Text for analysis —
********

Some of the parts are not original. The output transformer is definitely a replacement, and there's a 4, 8, 16 ohm selector switch on the back panel beside the speaker jack. There's a three prong power cable, and the ground switch on the back doesn't do anything any more. One of the pots in the Vibrato channel has a switch at the zero position that hard-bypasses the whole Vibrato circuit. I don't think the accessory plug is connected to anything. Aside from those changes I think it's pretty close to the original circuit now.

I'll try to grab some pictures later.


----------



## jb welder (Sep 14, 2010)

I'll share a similar one with you that is probably not the same but might offer some insight. Heaters take a fairly hefty current and need a real solid connection. A connection can look pretty good and the current can flow and then just quit. Sometimes it's easier to just go through all the heater connections and resolder them. 
I had a re-issue that the owner said had been in for repair elsewhere several times and always came back and worked awhile, then quit. Turned out that one of the spots where more than 1 heater wire goes into the socket pin, the top (visible) wire was soldered but the one underneath was not. Right from the factory. It worked because the other soldered wire was holding it in there fairly snug. But sometimes it just couldn't carry the current and would cut out. You could pull on it with pliers and it stayed in place, but there was enough wiggle room for it to be very occasionally intermittent. I got lucky with that one and sure couldn't fault the other guys for not finding it.

********

Provided material —
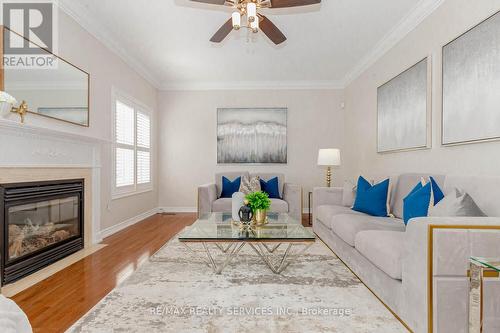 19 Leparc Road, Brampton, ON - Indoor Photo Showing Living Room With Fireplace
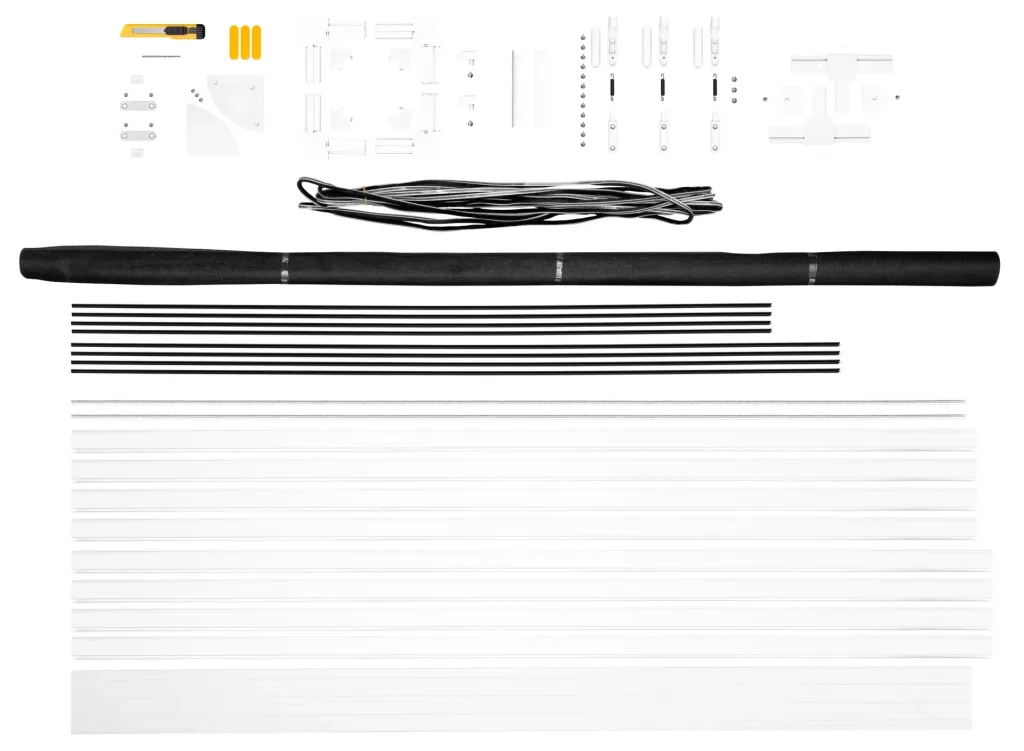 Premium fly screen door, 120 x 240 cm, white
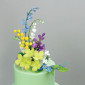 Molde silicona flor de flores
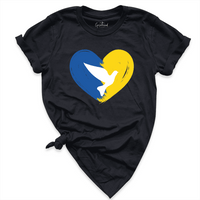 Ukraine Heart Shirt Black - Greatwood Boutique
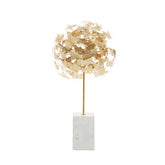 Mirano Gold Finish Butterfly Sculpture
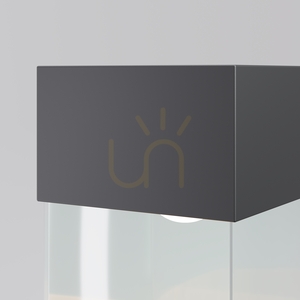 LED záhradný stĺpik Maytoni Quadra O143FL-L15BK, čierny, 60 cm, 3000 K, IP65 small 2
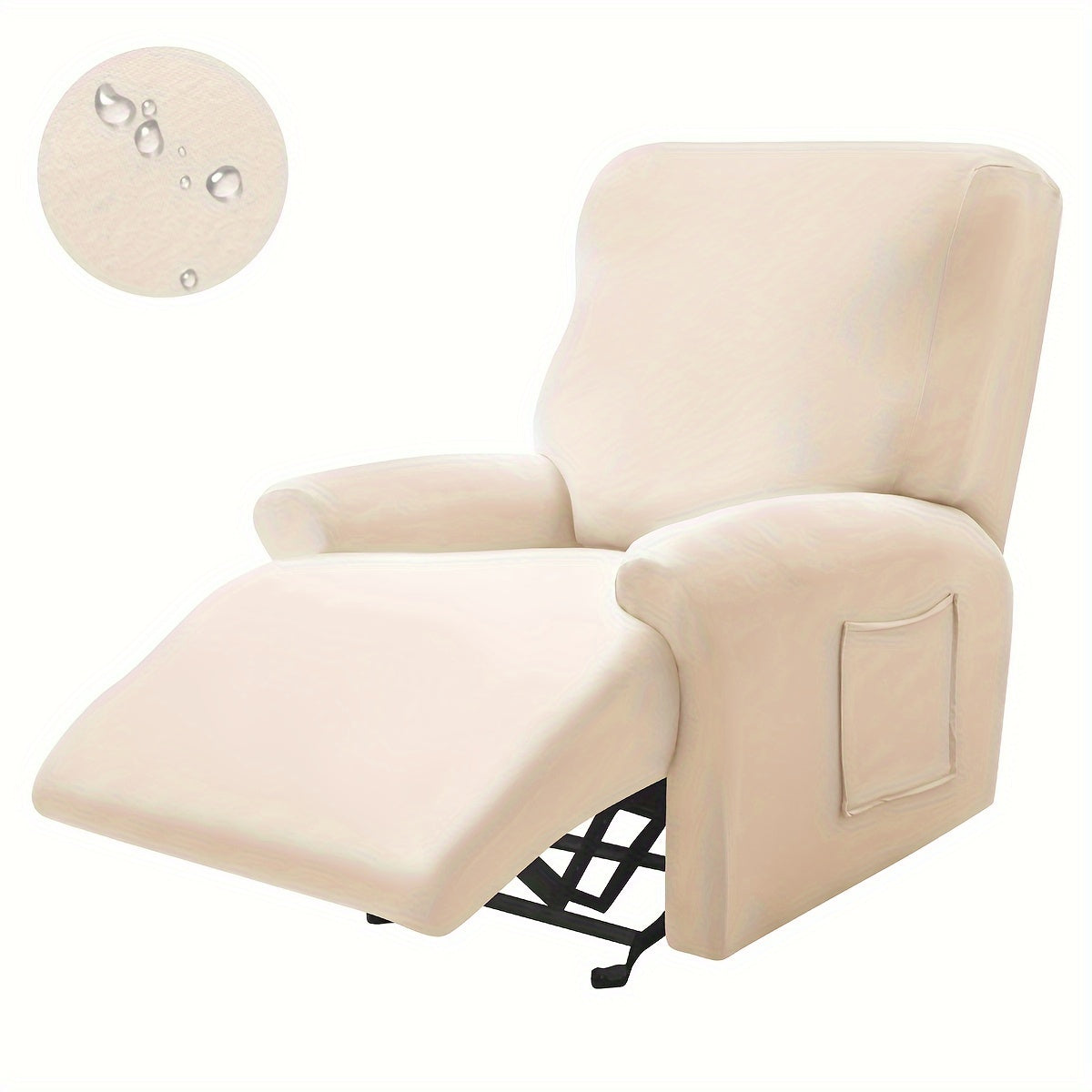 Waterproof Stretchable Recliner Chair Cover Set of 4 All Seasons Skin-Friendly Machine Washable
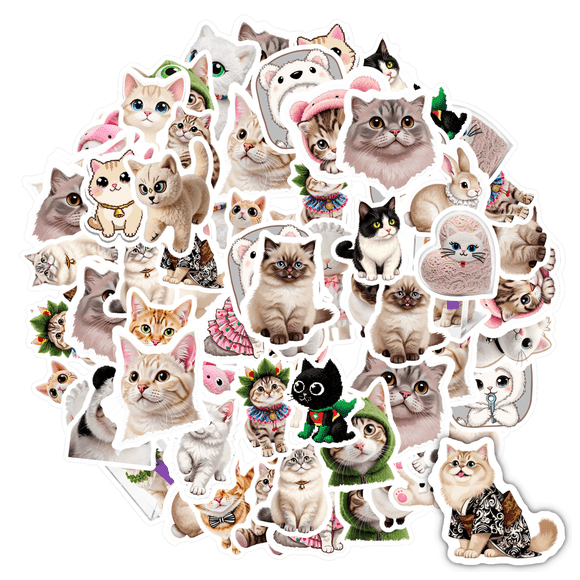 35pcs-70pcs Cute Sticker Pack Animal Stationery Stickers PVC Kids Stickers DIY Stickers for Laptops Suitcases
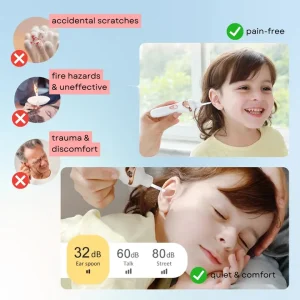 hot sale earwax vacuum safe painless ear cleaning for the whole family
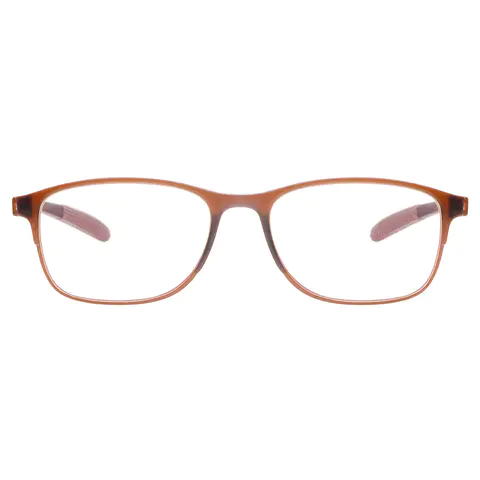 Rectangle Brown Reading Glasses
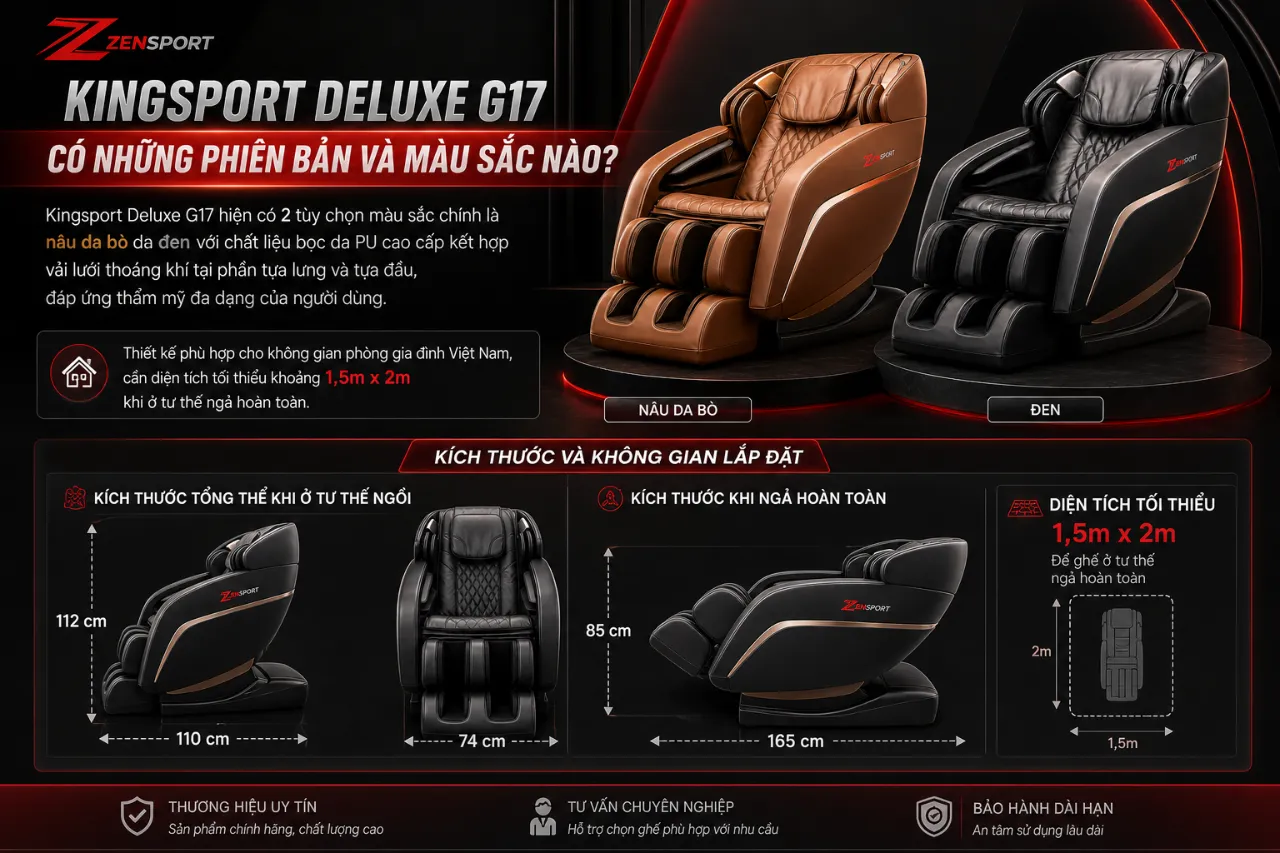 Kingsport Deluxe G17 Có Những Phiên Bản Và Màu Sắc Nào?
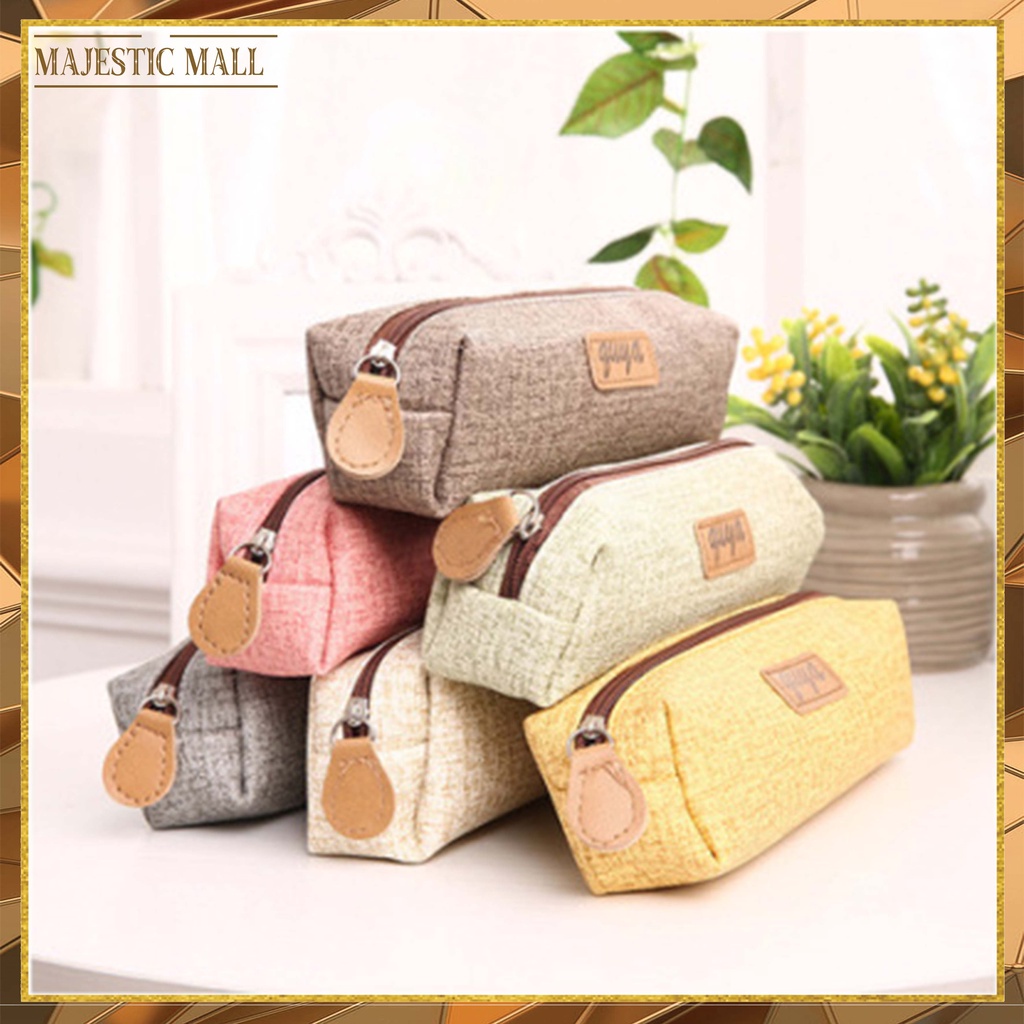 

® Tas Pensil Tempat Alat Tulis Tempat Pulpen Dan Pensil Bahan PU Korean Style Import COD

********

What to work on —
[A] In the forum thread on amplifier repair, why did the re-issue amp keep working for a while even though one heater wire at the socket pin had never been soldered? Answer in one to three sentences.
[B] According to the forum thread on amplifier repair, what happens when the pot in the Vibrato channel is turned to the zero position?
[C] Reproduce the passage of the forum thread on amplifier repair starting with "I'll try to" and going on through "and resolder them.".

Responses by item number —
[A] The amp kept working because the soldered wire on top held the unsoldered one underneath fairly snug in the socket pin. That left enough wiggle room for the connection to sometimes fail to carry the current and cut out.

[B] A switch at that position hard-bypasses the whole Vibrato circuit.

[C]
I'll try to grab some pictures later.


----------



## jb welder (Sep 14, 2010)

I'll share a similar one with you that is probably not the same but might offer some insight. Heaters take a fairly hefty current and need a real solid connection. A connection can look pretty good and the current can flow and then just quit. Sometimes it's easier to just go through all the heater connections and resolder them.